## EXTRACT
Kara Swisher

Recent Posts by Kara Swisher

Slide Sidles Up to Old Media in Search of New Revenue (Apparently, Max Cannot Live by SuperPoking Alone!)

You almost have to admire the shape-shifting–if not a wee bit slippery–stylings of Slide CEO Max Levchin.

The serial entrepreneur– whose current start-up has made him the massively-funded widget-king of Web 2.0–has signed distribution deals with Time Warner’s Warner Bros. unit, CBS and Comcast’s E! Entertainment channel to allow users of its new FunSpace Channels video service to look at clips from shows.

Slide’s other media partners in the new deal include Current Media, Hulu, Universal Music Group, as well as 236.com, Break Media, CollegeHumor, FUEL TV, Howcast Media, Video Detective and YouTube.

The FunSpace video service will recommend content based on how much users forward clips to others.

To make money, Slide will get a cut of ads sold by its media partners, according to a report in The Wall Street Journal.

Oh my, how incredibly traditional of Levchin (pictured below on a wacky magazine cover).

But it should probably come as no surprise that Levchin is singing a bit of a different tune these days, as the daunting task of actually building a sustainable business model and attracting long-term advertisers has dawned on him–and probably many other Web 2.0 wunderkinds.

“Television is a world advertisers love,” said Levchin in The Journal article–a quote in which you can almost hear the quarter drop and the connection made that trying to earn real money from sheep-throwing and SuperPoking is perhaps not the most stable of business plans.

Of course, it was only a year ago that the business model for the high-profile social-networking applications maker–loudly touted by him and others at the company–was centered around “user-initiated” ads and in consumers becoming “brand ambassadors” for products.

These kinds of unproven ad schemes seemed fanciful to me when I first heard about them, although they doubtless sounded great to the many investors who ponied up tens of millions of dollars in funding to give Slide an eye-popping and still-undeserved $550 million valuation.

## WORK ORDER A
List the companies or channels that the post about Slide says signed distribution deals with Slide for its FunSpace Channels video service. Leave out the other media partners the post names later.
## WORK ORDER B
Resume the post about Slide's media deals, starting after its final sentence.

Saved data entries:
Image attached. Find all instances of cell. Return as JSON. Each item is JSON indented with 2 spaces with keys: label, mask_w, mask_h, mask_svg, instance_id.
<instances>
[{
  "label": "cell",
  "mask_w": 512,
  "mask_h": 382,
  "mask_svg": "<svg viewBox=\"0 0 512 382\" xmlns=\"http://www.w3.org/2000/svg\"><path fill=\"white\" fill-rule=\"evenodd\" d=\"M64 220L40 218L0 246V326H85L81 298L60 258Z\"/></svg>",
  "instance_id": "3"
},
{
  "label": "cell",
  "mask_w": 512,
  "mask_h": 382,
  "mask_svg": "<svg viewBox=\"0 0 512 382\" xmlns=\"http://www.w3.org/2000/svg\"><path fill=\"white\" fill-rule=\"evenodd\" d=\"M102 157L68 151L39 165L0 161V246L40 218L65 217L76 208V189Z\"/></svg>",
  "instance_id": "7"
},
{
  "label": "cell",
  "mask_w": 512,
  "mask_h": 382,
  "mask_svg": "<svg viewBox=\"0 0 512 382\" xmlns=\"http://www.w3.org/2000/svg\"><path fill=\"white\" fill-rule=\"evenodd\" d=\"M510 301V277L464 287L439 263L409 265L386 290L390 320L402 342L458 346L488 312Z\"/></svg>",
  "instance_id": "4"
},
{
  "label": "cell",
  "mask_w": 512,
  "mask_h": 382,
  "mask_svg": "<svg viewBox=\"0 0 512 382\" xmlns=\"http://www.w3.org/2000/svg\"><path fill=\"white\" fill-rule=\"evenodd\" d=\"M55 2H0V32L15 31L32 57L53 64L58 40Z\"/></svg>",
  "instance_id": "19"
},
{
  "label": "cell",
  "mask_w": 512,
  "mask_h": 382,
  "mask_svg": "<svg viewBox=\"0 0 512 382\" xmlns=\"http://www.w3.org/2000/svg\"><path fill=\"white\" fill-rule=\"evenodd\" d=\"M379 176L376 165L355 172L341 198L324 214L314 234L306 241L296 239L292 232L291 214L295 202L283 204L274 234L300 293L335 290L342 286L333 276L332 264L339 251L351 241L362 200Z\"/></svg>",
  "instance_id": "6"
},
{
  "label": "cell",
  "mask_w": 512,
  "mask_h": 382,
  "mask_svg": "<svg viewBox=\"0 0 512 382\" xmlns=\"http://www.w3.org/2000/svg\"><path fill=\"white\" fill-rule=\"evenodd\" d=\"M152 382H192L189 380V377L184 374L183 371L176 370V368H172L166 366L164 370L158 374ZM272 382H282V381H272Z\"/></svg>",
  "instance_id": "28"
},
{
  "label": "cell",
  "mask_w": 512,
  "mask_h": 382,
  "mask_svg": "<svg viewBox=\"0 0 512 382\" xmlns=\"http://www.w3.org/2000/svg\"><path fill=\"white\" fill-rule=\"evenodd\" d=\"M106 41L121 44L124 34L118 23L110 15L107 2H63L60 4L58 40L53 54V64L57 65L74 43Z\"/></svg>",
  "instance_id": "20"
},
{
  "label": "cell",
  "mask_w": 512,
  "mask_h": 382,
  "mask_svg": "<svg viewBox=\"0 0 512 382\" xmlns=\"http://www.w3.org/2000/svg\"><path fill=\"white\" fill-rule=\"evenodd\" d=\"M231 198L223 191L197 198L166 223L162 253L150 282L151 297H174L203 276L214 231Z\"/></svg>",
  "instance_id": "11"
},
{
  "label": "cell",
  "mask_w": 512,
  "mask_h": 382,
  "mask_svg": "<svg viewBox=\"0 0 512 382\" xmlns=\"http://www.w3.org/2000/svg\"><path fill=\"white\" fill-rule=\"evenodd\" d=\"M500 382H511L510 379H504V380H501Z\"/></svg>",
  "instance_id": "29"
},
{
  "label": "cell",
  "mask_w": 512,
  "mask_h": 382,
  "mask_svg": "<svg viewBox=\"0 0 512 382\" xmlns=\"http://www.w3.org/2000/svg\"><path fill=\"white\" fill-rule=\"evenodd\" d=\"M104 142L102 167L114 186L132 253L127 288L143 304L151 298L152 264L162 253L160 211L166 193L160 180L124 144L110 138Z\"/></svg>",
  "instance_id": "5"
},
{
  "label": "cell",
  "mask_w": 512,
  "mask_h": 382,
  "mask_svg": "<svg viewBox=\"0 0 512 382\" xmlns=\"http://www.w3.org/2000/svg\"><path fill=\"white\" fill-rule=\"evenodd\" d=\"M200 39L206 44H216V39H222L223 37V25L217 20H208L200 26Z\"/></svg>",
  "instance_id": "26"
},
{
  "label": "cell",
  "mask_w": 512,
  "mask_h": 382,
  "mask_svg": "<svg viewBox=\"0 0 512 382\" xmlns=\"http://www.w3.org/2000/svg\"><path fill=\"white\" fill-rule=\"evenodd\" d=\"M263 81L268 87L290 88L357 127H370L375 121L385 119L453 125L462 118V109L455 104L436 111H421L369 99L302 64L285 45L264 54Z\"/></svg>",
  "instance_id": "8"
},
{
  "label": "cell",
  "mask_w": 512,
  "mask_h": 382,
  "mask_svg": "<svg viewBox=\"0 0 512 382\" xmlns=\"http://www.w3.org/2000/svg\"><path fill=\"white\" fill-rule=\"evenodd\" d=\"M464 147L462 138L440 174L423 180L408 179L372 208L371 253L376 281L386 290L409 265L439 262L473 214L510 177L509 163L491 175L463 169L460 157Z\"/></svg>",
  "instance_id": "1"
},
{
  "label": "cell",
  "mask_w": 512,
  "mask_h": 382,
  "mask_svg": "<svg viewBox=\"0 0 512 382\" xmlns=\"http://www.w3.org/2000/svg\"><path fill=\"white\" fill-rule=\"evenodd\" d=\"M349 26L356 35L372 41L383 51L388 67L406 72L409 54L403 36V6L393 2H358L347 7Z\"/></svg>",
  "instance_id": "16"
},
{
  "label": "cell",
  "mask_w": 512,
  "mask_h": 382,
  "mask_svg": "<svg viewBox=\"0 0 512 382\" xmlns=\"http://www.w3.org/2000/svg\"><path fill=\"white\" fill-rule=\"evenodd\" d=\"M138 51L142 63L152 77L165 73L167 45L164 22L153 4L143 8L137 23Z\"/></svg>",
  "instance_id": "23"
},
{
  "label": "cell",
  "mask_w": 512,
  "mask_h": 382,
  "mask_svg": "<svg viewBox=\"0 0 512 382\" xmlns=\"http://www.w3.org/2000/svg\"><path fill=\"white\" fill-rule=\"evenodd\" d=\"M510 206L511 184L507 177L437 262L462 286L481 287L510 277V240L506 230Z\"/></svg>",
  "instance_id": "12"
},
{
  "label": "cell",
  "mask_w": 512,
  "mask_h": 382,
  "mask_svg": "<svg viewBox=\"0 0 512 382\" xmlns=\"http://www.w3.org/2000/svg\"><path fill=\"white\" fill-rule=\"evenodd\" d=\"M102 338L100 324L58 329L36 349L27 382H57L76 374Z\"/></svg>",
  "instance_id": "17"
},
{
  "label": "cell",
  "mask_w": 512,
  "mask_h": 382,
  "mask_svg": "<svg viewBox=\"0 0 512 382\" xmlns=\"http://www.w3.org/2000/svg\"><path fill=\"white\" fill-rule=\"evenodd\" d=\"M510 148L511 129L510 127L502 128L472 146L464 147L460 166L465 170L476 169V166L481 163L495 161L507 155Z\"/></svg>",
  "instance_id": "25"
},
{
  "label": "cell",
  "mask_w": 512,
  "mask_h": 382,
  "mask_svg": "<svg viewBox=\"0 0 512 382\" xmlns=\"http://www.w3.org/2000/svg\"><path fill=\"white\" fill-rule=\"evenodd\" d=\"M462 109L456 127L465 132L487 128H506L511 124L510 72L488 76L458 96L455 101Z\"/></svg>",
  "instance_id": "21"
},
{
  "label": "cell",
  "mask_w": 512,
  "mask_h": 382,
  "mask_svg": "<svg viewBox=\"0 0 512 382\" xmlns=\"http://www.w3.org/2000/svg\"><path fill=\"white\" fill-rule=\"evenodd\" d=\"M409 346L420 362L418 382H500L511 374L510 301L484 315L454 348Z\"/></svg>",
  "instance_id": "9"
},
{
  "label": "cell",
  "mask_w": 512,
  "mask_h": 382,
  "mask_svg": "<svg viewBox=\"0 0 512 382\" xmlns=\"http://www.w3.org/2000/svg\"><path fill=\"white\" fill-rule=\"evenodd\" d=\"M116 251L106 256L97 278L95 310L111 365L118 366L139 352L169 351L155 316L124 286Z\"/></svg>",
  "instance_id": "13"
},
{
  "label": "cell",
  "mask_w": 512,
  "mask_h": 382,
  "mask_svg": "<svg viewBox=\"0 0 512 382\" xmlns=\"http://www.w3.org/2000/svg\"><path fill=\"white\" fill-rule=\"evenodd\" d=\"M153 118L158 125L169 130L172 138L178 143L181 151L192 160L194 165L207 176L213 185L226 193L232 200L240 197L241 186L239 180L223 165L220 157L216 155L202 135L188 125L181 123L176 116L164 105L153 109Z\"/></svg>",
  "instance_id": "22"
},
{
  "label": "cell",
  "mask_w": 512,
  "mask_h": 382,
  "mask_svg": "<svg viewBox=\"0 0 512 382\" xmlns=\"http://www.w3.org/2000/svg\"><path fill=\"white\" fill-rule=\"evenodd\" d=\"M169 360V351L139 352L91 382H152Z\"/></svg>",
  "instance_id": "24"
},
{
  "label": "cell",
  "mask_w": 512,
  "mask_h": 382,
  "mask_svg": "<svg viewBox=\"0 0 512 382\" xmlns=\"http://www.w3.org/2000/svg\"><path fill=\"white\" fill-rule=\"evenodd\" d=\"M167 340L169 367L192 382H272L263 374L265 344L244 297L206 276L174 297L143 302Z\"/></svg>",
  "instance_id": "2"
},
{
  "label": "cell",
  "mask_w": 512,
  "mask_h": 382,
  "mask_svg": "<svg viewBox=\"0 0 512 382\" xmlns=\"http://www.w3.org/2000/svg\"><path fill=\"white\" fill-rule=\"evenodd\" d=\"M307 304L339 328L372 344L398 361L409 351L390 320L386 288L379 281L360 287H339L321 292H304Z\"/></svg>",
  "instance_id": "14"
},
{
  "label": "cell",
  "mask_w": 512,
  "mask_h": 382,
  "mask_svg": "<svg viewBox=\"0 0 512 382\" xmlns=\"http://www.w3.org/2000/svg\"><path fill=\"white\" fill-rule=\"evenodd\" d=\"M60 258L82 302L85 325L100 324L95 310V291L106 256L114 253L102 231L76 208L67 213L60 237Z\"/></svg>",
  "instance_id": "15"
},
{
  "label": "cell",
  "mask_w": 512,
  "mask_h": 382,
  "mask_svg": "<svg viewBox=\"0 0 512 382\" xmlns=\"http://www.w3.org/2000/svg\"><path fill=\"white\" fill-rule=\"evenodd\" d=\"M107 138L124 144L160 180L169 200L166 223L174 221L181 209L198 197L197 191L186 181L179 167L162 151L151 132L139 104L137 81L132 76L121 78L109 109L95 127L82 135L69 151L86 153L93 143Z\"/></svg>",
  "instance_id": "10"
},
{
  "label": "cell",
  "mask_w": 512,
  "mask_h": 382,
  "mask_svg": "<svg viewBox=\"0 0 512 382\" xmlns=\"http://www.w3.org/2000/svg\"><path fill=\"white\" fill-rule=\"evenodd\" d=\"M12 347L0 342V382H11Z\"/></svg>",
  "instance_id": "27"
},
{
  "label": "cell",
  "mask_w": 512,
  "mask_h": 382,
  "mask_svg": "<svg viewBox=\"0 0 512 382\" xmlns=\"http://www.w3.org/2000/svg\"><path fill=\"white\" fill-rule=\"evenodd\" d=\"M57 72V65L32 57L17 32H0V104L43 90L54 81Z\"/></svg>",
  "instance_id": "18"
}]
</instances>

## RESPONSE BOX A
Time Warner's Warner Bros. unit, CBS, and Comcast's E! Entertainment channel.

## RESPONSE BOX B
At the time, I wrote:

Ah, brand ambassadors! Like perhaps being dispatched to a posting in the tenth ring of hell.

It seems, though, that the old canard about getting audiences to carry water for brands and loving it has found new life, as social networks and the widgets that live off them search for business models.

Now I am not against widgets, those small third-party applications that people can put on their Web pages on social networks like Facebook and MySpace, in general.

While there are now many too many, and most are simply features and not companies, some are actually helpful and substantive and introduce a plethora of innovation and features into a service like MySpace that the service itself would or could never have offered.

And I also think that these widget-makers need to find a way to make money, especially the very popular ones like Slide, if they are to stay around.”

That’s more true than ever before as the economy tightens and kooky experimentation is no longer tolerated.

In fact, Levchin noted in the article that Slide had dumped one of its typically fun but profitless widgets–a digital fortune cookie service.

Said Levchin to The Journal: “We asked ourselves, can they generate cash and are they going to be engaging to users a year from now?”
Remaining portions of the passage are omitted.